COVID-19 Map input & output

A Coronavirus Clearinghouse for the World

As the world fights SARS-CoV-2, the numbers funnel through one critical Johns Hopkins map.

Words and Graphic by Katie Peek

One January day, Ensheng Dong was again watching the COVID-19 numbers in his home country of China. 

His PhD adviser, Lauren Gardner, suggested they create a dashboard. The team had previously built something similar to assess U.S. measles risks. Ensheng, a first-year PhD student at the Center for Systems Science and Engineering at Johns Hopkins University, had a working coronavirus map by the end of the day. 

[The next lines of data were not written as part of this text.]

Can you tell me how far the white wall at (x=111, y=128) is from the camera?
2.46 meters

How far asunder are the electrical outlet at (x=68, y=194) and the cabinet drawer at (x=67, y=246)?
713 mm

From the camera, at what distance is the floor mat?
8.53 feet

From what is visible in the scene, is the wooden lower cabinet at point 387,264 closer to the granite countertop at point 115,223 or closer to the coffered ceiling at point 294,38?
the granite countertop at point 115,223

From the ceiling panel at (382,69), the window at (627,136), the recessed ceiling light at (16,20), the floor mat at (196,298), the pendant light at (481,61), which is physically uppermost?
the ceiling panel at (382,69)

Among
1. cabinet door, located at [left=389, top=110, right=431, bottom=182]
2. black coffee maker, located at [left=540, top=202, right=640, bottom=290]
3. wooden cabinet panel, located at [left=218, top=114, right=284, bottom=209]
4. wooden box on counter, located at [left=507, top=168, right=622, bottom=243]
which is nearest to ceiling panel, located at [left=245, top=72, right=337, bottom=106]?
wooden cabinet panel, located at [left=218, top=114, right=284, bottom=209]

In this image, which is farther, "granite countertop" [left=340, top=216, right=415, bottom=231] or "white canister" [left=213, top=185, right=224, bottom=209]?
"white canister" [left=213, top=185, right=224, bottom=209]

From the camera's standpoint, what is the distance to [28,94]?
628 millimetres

Four months later, Ensheng has seen the dashboard behind world leaders and across news sites. Many other virus trackers rely on it as a source, and the team maintaining it has grown to 25 people. “I had to drop a class,” he said of the project’s impact on his graduate career. “But it’s worth it.”

  • January 22

    The map dashboard launches, compiled singlehandedly by graduate student Ensheng Dong.

  • February 1

    The team expands the dashboard's default view from China to the globe.

  • February 26

    Traffic surpasses a billion pings a day. Servers crash. Esri, a private mapping company, helps host.

  • March 22

    The dashboard begins tracking U.S. COVID-19 cases at the county level.

  • April 9

    The JHU team adds a U.S.-focused tab to the dashboard.

  • May 15

    Map gets detailed regional numbers for Italy, Germany, Spain, and other countries.